Truck drivers have personally borne the brunt of the latest delays. Security regulations forbid drivers from leaving the terminal until their trucks are loaded or offloaded, and during that time they have to share one portable toilet among up to 300 drivers.
“It is a sad issue that so many people are parked at the terminal and there are no facilities provided for them,” said transport operator Basil Moodley.
“In the end the drivers have to relieve themselves on the side of their trucks, and this is unhygienic. If port authorities are going to put emphasis on regulations, then they also need to deliver on services.”
Sean Pillay, owner of trucking company Pilsons Transport, said for the past three weeks drivers had been stuck in the terminal for up to 12 hours. “There can be up to 300 drivers in there, and with only one toilet, there ends up being urine everywhere,” he said.

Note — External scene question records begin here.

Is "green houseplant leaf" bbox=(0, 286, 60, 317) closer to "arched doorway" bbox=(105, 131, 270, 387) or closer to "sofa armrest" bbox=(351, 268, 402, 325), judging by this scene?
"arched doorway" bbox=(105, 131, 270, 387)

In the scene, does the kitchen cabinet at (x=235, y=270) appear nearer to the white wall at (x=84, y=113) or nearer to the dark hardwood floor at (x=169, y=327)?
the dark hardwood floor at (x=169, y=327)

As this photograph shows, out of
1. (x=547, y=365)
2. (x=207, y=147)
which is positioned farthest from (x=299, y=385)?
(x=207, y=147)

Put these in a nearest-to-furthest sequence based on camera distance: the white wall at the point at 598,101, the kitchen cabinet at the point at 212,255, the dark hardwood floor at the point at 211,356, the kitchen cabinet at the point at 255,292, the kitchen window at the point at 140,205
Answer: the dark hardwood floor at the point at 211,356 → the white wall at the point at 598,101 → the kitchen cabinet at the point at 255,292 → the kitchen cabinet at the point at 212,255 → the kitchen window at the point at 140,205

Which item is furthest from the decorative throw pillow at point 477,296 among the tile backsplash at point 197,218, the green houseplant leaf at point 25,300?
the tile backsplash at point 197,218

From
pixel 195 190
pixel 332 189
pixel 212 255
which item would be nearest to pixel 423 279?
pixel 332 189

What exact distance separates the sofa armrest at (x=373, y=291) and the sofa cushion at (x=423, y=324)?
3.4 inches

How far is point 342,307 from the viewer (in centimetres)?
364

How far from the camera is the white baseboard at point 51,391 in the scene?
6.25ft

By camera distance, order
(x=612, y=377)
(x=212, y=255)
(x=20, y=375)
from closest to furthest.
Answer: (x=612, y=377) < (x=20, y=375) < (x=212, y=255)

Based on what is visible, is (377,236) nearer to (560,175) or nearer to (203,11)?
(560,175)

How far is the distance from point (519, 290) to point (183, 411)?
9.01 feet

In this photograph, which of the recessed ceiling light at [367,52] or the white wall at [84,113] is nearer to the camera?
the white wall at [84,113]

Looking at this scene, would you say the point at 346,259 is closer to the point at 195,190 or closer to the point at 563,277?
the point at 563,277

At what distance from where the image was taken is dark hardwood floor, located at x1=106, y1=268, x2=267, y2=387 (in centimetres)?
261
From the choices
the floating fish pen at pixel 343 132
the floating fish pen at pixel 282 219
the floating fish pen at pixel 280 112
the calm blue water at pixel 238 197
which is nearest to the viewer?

“There is also no place to get food, apart from a few vendors selling chips.”
Pillay said he had complained to port authorities about the lack of facilities, but was told that the drivers needed to “wait their turn” to use the toilet. “This is the biggest port in Africa, and yet they treat us like dirt,” he said.
Lulamile Mtetweni, a Transnet land manager, said there were toilets at the terminal, but it was not intended for the drivers to be there that long. “They should be out of there in 20 minutes,” he said. “We also don’t have a shop for food, because we are not a shopping centre.”
South African shipping correspondent, Terry Hutson, agreed with the truck drivers and said there needed to be more facilities in the area.
“There is a truck stop on the way to the terminal, but when a driver is stuck for hours and needs to use the toilet, then he’s going to have a problem,” he said.
“Drivers are permitted to leave the terminal, but often congestion prevents them from doing so. The terminal needs to have proper facilities.”